[Opening EXCERPT PROVIDED section]
Implementation notes:
- Profile
mergeWithoutOverwrite()to identify hot paths - Consider caching merged config results keyed by config element combinations
- Explore immutable data structures for structural sharing
4. Glob Pattern Matching Cache
Current behavior: Override patterns are tested against file paths using minimatch on every config extraction (override-tester.js:189-198).
Opportunity:
- Cache pattern test results:
Map<pattern_hash + file_path, boolean> - Minimatch pattern compilation is already cached, but match results are not
- In editors, the same file is tested against the same patterns repeatedly
Implementation notes:
class OverrideTester {
constructor() {
this.matchCache = new Map(); // key: relativePath, value: boolean
}
test(filePath) {
const relativePath = path.relative(this.basePath, filePath);
if (this.matchCache.has(relativePath)) {
return this.matchCache.get(relativePath);
}
const result = this.patterns.every(/* ... */);
this.matchCache.set(relativePath, result);
return result;
}
}5. Config Validation Cache
Current behavior: Schema validation runs on every config extraction (config-validator.js).
Opportunity:
- Cache validation results by config content hash
- JSON schema validation via AJV is CPU-intensive
- Most configs are validated repeatedly without changes
Implementation notes:
- Generate content hash (fast hash function, not cryptographic)
- Cache validation outcomes:
Map<content_hash, validation_result> - Clear cache on config changes
6. File Watcher Integration
Current behavior: No automatic cache invalidation when config files change. Applications must manually call clearCache().
Opportunity:
- Provide optional file watcher integration for automatic cache invalidation
- Watch config files (
.eslintrc.*,package.json) and invalidate caches when modified - Particularly valuable for editor integrations and development servers
Implementation notes:
class CascadingConfigArrayFactory {
enableFileWatching() {
const watcher = chokidar.watch([
'**/.eslintrc.*',
'**/package.json'
], { cwd: this.cwd });
watcher.on('change', (filePath) => {
this.invalidateCache(filePath);
});
}
}Considerations:
- Make optional (opt-in via configuration)
- Use efficient watchers (e.g.,
chokidar, nativefs.watch) - Clean up watchers on factory disposal
Use Case Impact
VSCode ESLint Extension
- Config resolution happens on every file edit/save
- Current: repeated file I/O and parsing overhead
- With optimizations: near-instant config resolution after warmup
Monorepo CI/CD
- 1000+ files linted in parallel or sequence
- Current: redundant plugin loading and config parsing
- With optimizations: 40x+ faster config resolution phase
Development Servers (Next.js, Vite, etc.)
[Closing EXCERPT PROVIDED section]
[Opening DATA LISTING section]
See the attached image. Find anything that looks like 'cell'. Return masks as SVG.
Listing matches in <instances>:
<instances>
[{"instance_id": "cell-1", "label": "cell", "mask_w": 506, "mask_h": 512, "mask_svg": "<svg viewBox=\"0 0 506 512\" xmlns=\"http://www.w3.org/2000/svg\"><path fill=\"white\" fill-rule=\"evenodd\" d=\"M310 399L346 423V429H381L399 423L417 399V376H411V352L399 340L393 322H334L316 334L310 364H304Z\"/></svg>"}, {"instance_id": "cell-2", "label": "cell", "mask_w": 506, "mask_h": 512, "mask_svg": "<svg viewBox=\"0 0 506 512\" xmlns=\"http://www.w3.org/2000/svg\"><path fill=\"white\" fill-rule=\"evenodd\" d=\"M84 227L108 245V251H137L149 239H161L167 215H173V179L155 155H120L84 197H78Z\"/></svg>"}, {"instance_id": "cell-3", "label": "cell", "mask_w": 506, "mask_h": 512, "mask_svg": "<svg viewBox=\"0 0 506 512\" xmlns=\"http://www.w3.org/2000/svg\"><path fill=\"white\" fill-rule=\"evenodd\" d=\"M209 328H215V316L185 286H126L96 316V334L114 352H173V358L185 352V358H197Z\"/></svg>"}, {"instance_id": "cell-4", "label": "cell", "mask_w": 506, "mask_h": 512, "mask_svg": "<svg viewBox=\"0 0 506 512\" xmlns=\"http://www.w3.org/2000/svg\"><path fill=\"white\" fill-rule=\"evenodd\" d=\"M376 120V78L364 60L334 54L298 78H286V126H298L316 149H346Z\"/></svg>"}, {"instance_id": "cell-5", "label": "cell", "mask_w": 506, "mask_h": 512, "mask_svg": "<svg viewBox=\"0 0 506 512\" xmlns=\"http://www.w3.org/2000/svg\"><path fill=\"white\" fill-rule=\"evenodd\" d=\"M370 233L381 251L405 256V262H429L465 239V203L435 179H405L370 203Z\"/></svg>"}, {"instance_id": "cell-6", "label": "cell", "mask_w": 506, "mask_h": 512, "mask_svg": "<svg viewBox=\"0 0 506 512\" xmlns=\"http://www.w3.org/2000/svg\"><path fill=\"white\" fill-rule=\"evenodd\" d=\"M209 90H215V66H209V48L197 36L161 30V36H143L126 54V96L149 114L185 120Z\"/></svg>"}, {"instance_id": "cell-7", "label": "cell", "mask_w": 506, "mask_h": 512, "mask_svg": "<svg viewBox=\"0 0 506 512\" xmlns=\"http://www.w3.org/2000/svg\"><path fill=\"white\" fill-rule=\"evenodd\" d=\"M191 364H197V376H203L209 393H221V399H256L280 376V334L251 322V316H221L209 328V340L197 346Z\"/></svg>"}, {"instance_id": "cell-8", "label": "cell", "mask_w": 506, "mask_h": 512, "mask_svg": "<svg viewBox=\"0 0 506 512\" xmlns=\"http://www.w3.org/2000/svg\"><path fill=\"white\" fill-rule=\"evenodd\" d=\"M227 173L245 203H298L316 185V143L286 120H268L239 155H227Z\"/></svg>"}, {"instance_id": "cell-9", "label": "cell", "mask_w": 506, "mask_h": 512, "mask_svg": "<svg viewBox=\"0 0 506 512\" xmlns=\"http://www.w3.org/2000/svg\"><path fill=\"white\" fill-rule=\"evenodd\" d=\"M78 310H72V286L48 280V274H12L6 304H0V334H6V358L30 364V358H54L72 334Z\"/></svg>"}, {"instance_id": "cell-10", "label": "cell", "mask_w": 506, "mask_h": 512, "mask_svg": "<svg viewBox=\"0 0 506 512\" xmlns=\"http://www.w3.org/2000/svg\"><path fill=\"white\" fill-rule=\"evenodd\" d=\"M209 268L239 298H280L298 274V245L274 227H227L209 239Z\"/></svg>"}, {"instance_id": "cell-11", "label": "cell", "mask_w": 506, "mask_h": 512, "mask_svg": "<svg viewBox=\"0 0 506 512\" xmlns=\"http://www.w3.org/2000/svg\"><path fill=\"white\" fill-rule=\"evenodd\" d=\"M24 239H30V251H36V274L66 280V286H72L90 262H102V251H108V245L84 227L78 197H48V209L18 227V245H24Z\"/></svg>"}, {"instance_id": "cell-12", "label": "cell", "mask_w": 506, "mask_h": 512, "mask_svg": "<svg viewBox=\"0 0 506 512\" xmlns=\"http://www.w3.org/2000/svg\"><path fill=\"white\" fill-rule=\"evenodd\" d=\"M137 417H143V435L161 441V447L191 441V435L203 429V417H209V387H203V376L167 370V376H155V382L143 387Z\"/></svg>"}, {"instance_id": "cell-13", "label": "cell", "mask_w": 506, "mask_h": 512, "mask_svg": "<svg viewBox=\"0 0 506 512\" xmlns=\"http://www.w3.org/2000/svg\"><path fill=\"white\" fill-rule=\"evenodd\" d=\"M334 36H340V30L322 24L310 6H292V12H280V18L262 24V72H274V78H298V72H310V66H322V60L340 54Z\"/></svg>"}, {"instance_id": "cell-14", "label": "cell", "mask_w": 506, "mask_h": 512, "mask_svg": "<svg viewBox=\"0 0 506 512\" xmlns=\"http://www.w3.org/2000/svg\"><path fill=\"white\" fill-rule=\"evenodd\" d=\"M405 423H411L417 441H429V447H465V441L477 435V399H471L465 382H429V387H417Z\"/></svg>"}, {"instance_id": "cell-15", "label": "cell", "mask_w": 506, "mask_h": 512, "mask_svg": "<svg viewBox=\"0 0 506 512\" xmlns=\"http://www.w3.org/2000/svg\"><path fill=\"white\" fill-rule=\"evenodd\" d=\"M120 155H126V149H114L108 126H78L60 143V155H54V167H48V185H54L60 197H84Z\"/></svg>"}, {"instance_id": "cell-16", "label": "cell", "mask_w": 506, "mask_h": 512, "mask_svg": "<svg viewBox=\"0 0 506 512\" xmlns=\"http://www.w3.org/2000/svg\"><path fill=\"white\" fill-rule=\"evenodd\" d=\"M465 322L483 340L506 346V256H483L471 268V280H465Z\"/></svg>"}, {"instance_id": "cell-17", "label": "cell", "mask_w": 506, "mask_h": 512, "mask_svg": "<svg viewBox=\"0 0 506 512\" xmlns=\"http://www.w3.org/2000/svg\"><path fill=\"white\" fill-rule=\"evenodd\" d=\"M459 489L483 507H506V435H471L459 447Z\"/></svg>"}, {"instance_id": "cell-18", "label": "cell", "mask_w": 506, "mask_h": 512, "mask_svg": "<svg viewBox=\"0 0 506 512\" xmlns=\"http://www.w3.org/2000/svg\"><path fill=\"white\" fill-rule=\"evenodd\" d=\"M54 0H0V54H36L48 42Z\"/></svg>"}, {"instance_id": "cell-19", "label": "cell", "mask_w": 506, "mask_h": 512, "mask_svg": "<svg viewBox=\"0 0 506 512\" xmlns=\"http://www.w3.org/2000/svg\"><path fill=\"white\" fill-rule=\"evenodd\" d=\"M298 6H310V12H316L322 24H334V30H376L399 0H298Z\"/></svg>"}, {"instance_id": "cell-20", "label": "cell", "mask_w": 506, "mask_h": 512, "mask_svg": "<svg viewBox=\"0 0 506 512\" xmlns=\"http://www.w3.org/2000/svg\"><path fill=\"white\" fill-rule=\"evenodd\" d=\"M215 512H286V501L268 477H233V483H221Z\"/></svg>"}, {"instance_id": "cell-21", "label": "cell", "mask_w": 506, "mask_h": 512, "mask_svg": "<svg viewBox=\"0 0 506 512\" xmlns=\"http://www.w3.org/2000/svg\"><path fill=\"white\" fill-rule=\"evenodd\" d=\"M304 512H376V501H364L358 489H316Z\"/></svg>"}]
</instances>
[Closing DATA LISTING section]
(TASK SET):
**a.** According to the caching notes, how much faster does the config resolution phase get for monorepo CI/CD with the optimizations?
**b.** Reproduce the caching notes word for word, starting with "- Use efficient" and going on through "(Next.js, Vite, etc.)".

(ANSWERS TO THE EXERCISES):
**a.** It gets 40x+ faster.

**b.**
- Use efficient watchers (e.g.,
chokidar, nativefs.watch) - Clean up watchers on factory disposal
Use Case Impact
VSCode ESLint Extension
- Config resolution happens on every file edit/save
- Current: repeated file I/O and parsing overhead
- With optimizations: near-instant config resolution after warmup
Monorepo CI/CD
- 1000+ files linted in parallel or sequence
- Current: redundant plugin loading and config parsing
- With optimizations: 40x+ faster config resolution phase
Development Servers (Next.js, Vite, etc.)